Ah, qu’il était doux le bon vieux temps des valeurs et de la morale, du machisme tranquille et des rôles sociaux fixés ! Madame torchait les mioches et faisait la vaisselle tandis que Monsieur travaillait au dehors, mettait les pieds sous la table ou bricolait au garage. Las, mai 68 est passé par là, mais aussi le développement de l’instruction, de la culture et des droits avec celui de l’économie. Désormais, Madame peut rester Mademoiselle sans offusquer personne ; elle peut choisir de ne pas avoir d’enfants ou un ou deux si elle veut, quand elle veut ; elle peut bricoler au garage et laisser Monsieur torcher les mioches, tous deux travaillant au-dehors. Les rôles sociaux en sont bouleversés. D’où les mariages tardifs, après longue cohabitation à l’essai – ou pas de mariage du tout ; d’où un enfant sur deux né bâtard, « hors mariage » dit-on par euphémisme aujourd’hui ; d’où les états d’âme masculins, partagés entre androgynie pour se fondre dans la masse ou survirilité pour se distinguer des filles à cheveux courts, en jean et qui font de la boxe ; d’où les interrogations inquiètes sur l’éducation donnée aux enfants, les parents dépossédés par Internet et par l’école, cette fabrique de crétins où des enfeignants font de l’animation idéologique.

roger peyrefitte les amities particulieres film

Ah, qu’il était doux le bon vieux temps des enfants de chœur et des collèges fermés où les garçons en pension et les filles au couvent étaient préservés de toutes les souillures du monde, gardant – croyait-on – l’âme pure des oies blanches ! Il suffit de lire les Mémoires d’une jeune fille rangée de Simone de Beauvoir ou Les amitiés particulières de Roger Peyrefitte (parmi bien d’autres) pour se rendre compte que le bon vieux temps, cet âge d’or, n’est qu’un mythe. Dès 7 ans, les garçonnets allaient aux louveteaux et se faisaient tripoter par le curé lorsqu’ils servaient en enfants de chœur ; dès 11 ans, on les bizutait chez les scouts, avec mise à l’air, caresses brutales et pénétrations diverses ; au même âge, le curé passait aux sucettes (la sienne enduite de confiture), et les pensionnaires se faisaient fouetter, brûler à la cigarette, pénétrer devant et derrière, jusqu’à ce qu’une amitié particulière leur offre la protection virile d’un plus grand ; dès 14 ans, lorsqu’ils étaient au travail, ils se dépravaient comme des hommes, Céline le décrit bien dans Mort à crédit.  Ce n’était guère mieux chez les filles, La religieuse de Diderot n’étant pas encore passée de mode, ni les caresses brûlantes des couvents.

balancoire

Est-ce cela que réclame le lobby chrétien intégriste de Civitas, qui cherche « à se mobiliser avec détermination contre cet enseignement sournois de la perversion aux enfants, en participant notamment à toutes ces initiatives de bon sens qui s’opposent à ces folles velléités du pouvoir, de vouloir imposer cette idéologie contre-nature dans la société et son enseignement obligatoire à nos enfants dans le système scolaire » ? Mais non, ce ne sont pas contre les curés pédophiles (fort nombreux dans l’église catholique qui interdit le mariage des prêtres), ni contre les éducateurs des collèges de garçons (traquant le péché par des confessions sur listes d’émoustillantes turpitudes et profitant des troubles) – c’est contre l’école de la république, laïque et obligatoire. Ce qu’ils veulent, c’est une « reconquête politique et sociale visant à rechristianiser la France (…) dans le sens des valeurs chrétiennes et de l’ordre naturel ».

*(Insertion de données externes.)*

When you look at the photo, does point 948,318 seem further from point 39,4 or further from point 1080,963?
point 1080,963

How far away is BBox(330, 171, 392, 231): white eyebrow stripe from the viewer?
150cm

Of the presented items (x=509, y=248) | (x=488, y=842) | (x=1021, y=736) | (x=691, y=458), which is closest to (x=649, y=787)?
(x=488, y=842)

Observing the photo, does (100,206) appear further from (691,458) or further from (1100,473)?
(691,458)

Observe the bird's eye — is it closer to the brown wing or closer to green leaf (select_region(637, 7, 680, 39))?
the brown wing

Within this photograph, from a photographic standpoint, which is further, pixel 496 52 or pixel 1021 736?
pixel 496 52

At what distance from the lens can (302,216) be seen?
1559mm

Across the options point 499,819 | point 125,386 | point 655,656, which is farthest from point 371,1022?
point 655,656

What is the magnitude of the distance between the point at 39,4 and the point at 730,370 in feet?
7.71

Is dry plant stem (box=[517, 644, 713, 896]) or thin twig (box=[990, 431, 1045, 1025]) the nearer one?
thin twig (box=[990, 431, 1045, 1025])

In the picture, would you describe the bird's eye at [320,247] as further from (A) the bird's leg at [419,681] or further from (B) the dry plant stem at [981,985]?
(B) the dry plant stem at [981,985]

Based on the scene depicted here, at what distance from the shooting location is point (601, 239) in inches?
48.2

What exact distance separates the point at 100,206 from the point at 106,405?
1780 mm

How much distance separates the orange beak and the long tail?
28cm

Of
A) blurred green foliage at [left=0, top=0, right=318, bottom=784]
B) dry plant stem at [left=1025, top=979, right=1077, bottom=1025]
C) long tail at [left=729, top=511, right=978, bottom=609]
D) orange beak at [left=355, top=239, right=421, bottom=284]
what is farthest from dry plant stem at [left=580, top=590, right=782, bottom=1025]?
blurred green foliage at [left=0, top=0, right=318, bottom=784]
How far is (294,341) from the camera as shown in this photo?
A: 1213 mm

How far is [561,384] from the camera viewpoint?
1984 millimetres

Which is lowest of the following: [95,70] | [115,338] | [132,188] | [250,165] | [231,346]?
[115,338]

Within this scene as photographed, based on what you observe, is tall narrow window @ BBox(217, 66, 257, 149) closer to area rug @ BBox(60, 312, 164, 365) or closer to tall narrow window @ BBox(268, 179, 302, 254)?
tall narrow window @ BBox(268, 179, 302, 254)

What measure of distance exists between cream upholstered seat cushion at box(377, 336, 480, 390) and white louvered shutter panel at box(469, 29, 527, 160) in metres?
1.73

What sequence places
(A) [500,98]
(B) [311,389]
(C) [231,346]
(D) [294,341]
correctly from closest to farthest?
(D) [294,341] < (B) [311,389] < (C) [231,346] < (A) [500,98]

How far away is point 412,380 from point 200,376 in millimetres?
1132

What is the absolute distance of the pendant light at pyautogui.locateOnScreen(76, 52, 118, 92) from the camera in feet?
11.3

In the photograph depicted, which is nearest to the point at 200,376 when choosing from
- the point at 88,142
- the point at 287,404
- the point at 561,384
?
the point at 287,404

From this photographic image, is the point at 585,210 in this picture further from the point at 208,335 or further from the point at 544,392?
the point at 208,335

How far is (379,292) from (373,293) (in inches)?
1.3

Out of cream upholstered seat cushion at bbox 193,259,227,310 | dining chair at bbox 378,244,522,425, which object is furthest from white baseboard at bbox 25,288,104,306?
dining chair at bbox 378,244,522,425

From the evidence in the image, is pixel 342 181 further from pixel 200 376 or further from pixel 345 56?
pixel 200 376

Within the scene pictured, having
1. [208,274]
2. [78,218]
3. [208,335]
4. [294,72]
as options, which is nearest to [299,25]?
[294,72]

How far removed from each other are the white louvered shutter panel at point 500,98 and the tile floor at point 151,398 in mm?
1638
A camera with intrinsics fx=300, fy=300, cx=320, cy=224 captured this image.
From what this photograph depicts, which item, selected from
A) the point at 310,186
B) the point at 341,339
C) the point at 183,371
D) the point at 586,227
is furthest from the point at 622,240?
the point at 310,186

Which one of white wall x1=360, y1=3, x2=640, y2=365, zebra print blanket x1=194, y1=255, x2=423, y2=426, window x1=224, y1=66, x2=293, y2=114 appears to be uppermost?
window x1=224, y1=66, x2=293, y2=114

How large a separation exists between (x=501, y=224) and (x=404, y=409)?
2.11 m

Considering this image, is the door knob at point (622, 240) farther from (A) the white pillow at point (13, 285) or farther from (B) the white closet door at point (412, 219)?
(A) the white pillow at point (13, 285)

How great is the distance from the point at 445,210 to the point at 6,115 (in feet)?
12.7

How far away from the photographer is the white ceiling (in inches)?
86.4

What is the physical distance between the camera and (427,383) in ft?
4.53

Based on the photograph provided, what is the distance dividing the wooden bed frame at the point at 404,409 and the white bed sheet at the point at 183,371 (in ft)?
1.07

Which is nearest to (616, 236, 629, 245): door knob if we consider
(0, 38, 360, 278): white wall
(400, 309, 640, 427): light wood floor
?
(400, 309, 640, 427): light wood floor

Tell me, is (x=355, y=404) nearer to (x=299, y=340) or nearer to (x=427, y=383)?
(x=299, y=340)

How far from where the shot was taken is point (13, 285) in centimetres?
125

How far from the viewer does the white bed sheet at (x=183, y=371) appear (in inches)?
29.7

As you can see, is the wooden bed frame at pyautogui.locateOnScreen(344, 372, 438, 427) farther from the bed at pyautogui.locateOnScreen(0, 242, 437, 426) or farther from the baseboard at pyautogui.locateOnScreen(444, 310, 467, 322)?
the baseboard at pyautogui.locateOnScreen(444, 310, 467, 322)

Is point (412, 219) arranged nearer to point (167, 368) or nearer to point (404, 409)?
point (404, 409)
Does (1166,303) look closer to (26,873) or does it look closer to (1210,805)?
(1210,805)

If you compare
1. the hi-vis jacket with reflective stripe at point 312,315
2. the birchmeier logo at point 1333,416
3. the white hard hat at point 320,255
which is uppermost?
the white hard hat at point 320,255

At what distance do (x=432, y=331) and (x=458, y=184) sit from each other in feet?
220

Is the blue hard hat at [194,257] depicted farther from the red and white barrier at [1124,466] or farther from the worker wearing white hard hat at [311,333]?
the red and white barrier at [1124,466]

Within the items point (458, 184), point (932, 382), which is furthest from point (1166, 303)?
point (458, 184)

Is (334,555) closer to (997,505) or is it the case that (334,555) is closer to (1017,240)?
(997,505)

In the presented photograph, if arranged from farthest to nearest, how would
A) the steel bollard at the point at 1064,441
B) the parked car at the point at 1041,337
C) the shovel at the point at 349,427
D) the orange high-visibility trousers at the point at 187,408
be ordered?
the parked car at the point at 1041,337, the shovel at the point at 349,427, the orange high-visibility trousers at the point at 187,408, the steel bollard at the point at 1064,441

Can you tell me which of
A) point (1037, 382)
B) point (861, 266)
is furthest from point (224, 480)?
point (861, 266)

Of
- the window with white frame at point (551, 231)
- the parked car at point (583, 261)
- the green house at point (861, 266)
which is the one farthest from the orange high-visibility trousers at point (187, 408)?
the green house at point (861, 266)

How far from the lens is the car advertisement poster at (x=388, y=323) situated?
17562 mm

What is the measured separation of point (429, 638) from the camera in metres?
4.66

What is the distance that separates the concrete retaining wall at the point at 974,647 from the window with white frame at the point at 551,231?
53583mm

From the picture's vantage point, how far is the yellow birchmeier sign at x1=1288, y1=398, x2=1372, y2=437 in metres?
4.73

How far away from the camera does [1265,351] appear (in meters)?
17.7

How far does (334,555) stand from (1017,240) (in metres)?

Un groupe de pression chrétien est parfaitement légitime, puisque  juifs, islamistes, communistes et écologistes en ont. Mais le citoyen peut garder l’esprit critique sur la mythologie de tous ces « croyants ». Que défend Civitas ?

  • Valeurs chrétiennes ? « Sa dépendance à l’égard du Créateur ».
  • Ordre naturel ? « La philosophie naturelle d’Aristote et les textes du magistère traditionnel de l’Église catholique, en particulier chez saint Thomas d’Aquin et dans les encycliques sociales ».
  • Rejet ? « L’individualisme et (le) libéralisme qui rejette toute idée de dépendance vis-à-vis de valeurs que l’homme n’aurait pas définies lui-même ».

Etait-il donc dans l’ordre divin que les enfants soient mis dans des conditions quasi carcérales, voués à ne pouvoir s’aimer qu’entre eux, Dieu planant loin au-dessus ? Ne serait-il en revanche pas dans l’ordre chrétien (« laissez venir à moi les petits enfants » dit Jésus), ni dans l’ordre naturel (« l’homme est un animal politique » dit Aristote), que l’école aide chacun des enfants à s’épanouir par lui-même (« à faire fructifier son talent », dit l’Évangile) ? Une bien étrange conception de l’homme, créé pourtant « à l’image de Dieu », et de la place qui lui est sur cette terre. Une « dépendance » qui ressemble fort à un esclavage…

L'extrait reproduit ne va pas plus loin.